The colleagues in Halle kept their word: without much bureaucratic trouble, but with all the help that was needed, unique items made their way to Knittlingen in autumn 2020, accompanied by restorer Vera Keil, who had meticulously assembled the entire alchemy laboratory. Previously, the pieces had been on display in New York, to now make a guest appearance in Faust’s birthplace.

The discovery in Wittenberg:

On the one hand, distinct laboratory tools made of forest glass were found, such as cucurbites (distillation flasks) in various sizes up to about 6 litres and associated distillation helmets, also called alembics, as well as crucibles made of fired clay. Retorts were made of forest glass and stoneware. An analysis of the fractured surfaces of the glasses came to the conclusion that the devices had cracked during operation and had ended up in the pit as laboratory waste. Furthermore, the pit contained household utensils that suggest a repurposing in the laboratory: a salad bowl that could be used as a sand bath, a cut-through crockery pot as a muffle, jugs, drinking glasses and a pickling jar (“sugar glass”) for storing substances.

From the residues in the flasks, retorts and crucibles, it was possible to reconstruct which substances were processed or produced in them. Apart from sulphuric and nitric acid, these were mainly antimony compounds, which had been fashionable medicines since Paracelsus. This makes the Wittenberg alchemy collection one of the most scientifically significant of its kind in Central Europe.

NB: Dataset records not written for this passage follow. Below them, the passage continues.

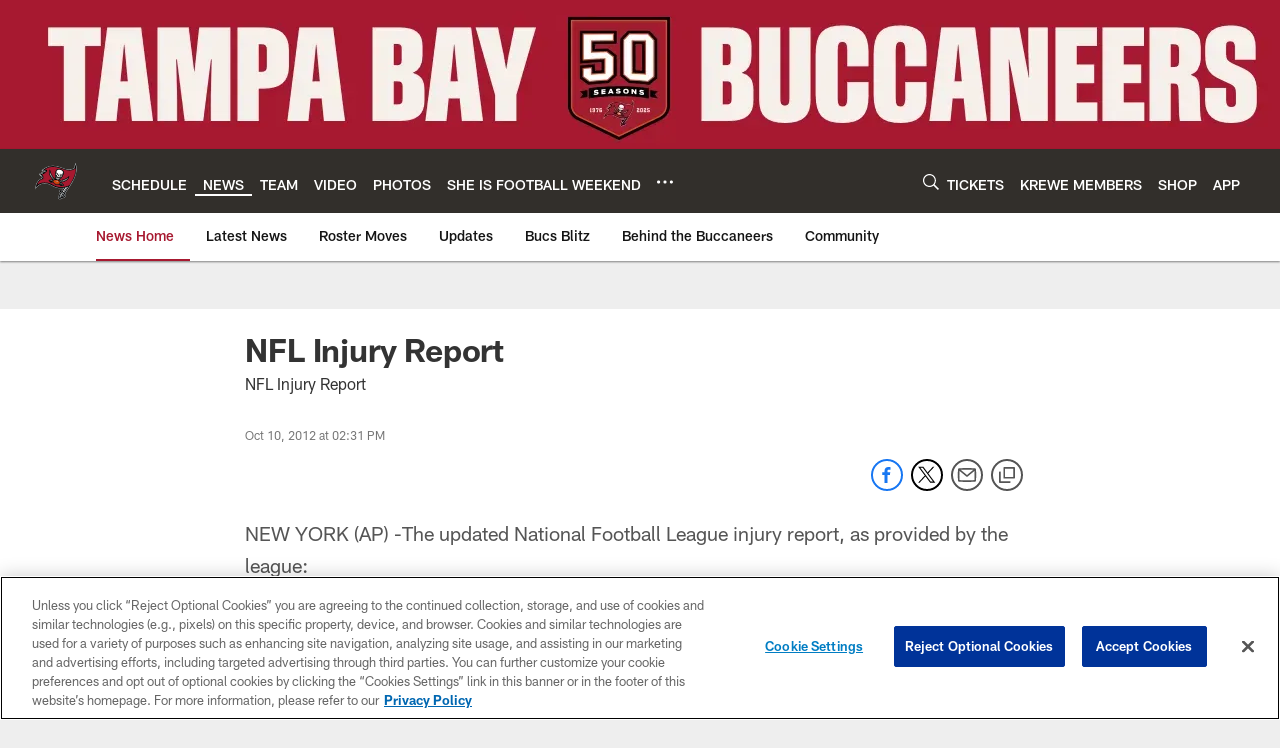

--- FILE ---
content_type: text/html; charset=utf-8
request_url: https://www.google.com/recaptcha/api2/aframe
body_size: 265
content:
<!DOCTYPE HTML><html><head><meta http-equiv="content-type" content="text/html; charset=UTF-8"></head><body><script nonce="TumsRMb3Y2dE1KuqaAybTg">/** Anti-fraud and anti-abuse applications only. See google.com/recaptcha */ try{var clients={'sodar':'https://pagead2.googlesyndication.com/pagead/sodar?'};window.addEventListener("message",function(a){try{if(a.source===window.parent){var b=JSON.parse(a.data);var c=clients[b['id']];if(c){var d=document.createElement('img');d.src=c+b['params']+'&rc='+(localStorage.getItem("rc::a")?sessionStorage.getItem("rc::b"):"");window.document.body.appendChild(d);sessionStorage.setItem("rc::e",parseInt(sessionStorage.getItem("rc::e")||0)+1);localStorage.setItem("rc::h",'1768589540551');}}}catch(b){}});window.parent.postMessage("_grecaptcha_ready", "*");}catch(b){}</script></body></html>

--- FILE ---
content_type: text/javascript; charset=utf-8
request_url: https://auth-id.buccaneers.com/accounts.webSdkBootstrap?apiKey=4_yDbLeGj-S3OfW8PD1PKIdg&pageURL=https%3A%2F%2Fwww.buccaneers.com%2Fnews%2Fnfl-injury-report-8656598&sdk=js_latest&sdkBuild=18419&format=json
body_size: 423
content:
{
  "callId": "019bc826b60c79d99b0d9546a0ec258b",
  "errorCode": 0,
  "apiVersion": 2,
  "statusCode": 200,
  "statusReason": "OK",
  "time": "2026-01-16T18:52:18.837Z",
  "hasGmid": "ver4"
}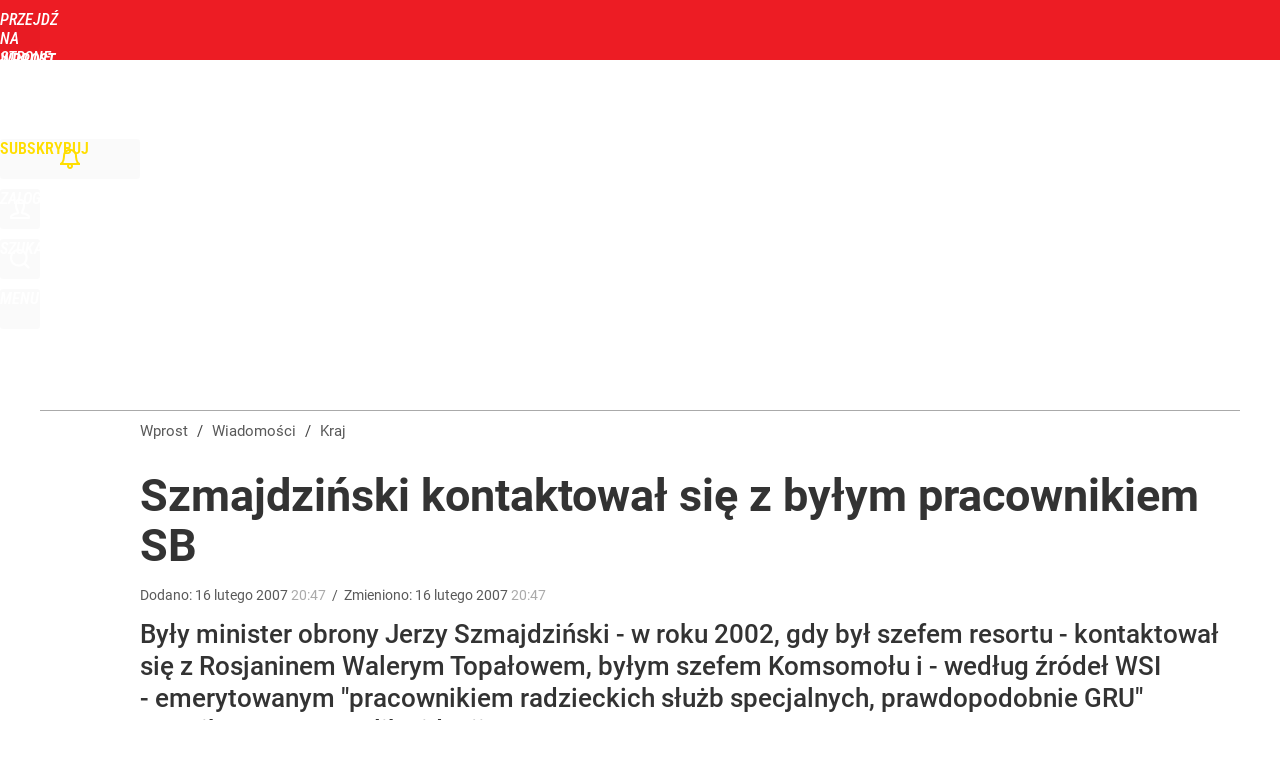

--- FILE ---
content_type: text/html; charset=UTF-8
request_url: https://www.wprost.pl/hits.php
body_size: -329
content:
{"share_get":{"count":0,"schema":"wprost"},"display_set":{"set":1,"event_set":{"display":1},"count":3,"tsht":1769446916,"pt":null,"dt":"d","schema":"wprost"},"message_get":{"error":2,"message":0,"schema":"wprost"}}

--- FILE ---
content_type: text/plain; charset=utf-8
request_url: https://api.deep.bi/v1/streams/j7odeRmIZNFp/events
body_size: -73
content:
mkvf0bnk-j8l2v2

From the Wittenberg discovery, the display case in the Faust Museum contains a large distillation flask (so-called cucurbit) of about 5 litres capacity, a distillation helmet with a long, broken beak that roughly matches it, a retort fragment deformed by heat and a triangular melting crucible. Next to the flask lies the tip, which had been blown off the freshly produced cucurbite to best fit the opening to that of the helmet. To blast it off, one usually used a heated wire that was then wrapped around the neck of the flask at the intended place.

Background info:

The exhibit pieces cucurbit and helmet together form a distillation apparatus whose flask was heated to temperatures of a few 100 degrees at most. The cucurbit was heated from below and the vapours of the substances it contained rose up inside it to the helmet. There they cooled down and the distilled liquid condensed on the dome of the helmet. It flowed downwards into an internal channel and from there outwards via the beak, usually into a container called a condenser: a flask, a bottle or even a jug. The residues in some of the flasks suggest that nitric acid was produced with it. However, such an apparatus was also used to distil wine or produce medicines.

Retorts were used to distil high-boiling substances such as concentrated sulphuric acid. It is produced by heating roasted iron vitriol to temperatures of 700 to 800 °C and boils at over 300 °C. Due to the high temperature in the range of the softening temperature of the forest glass, the retort was visibly melted.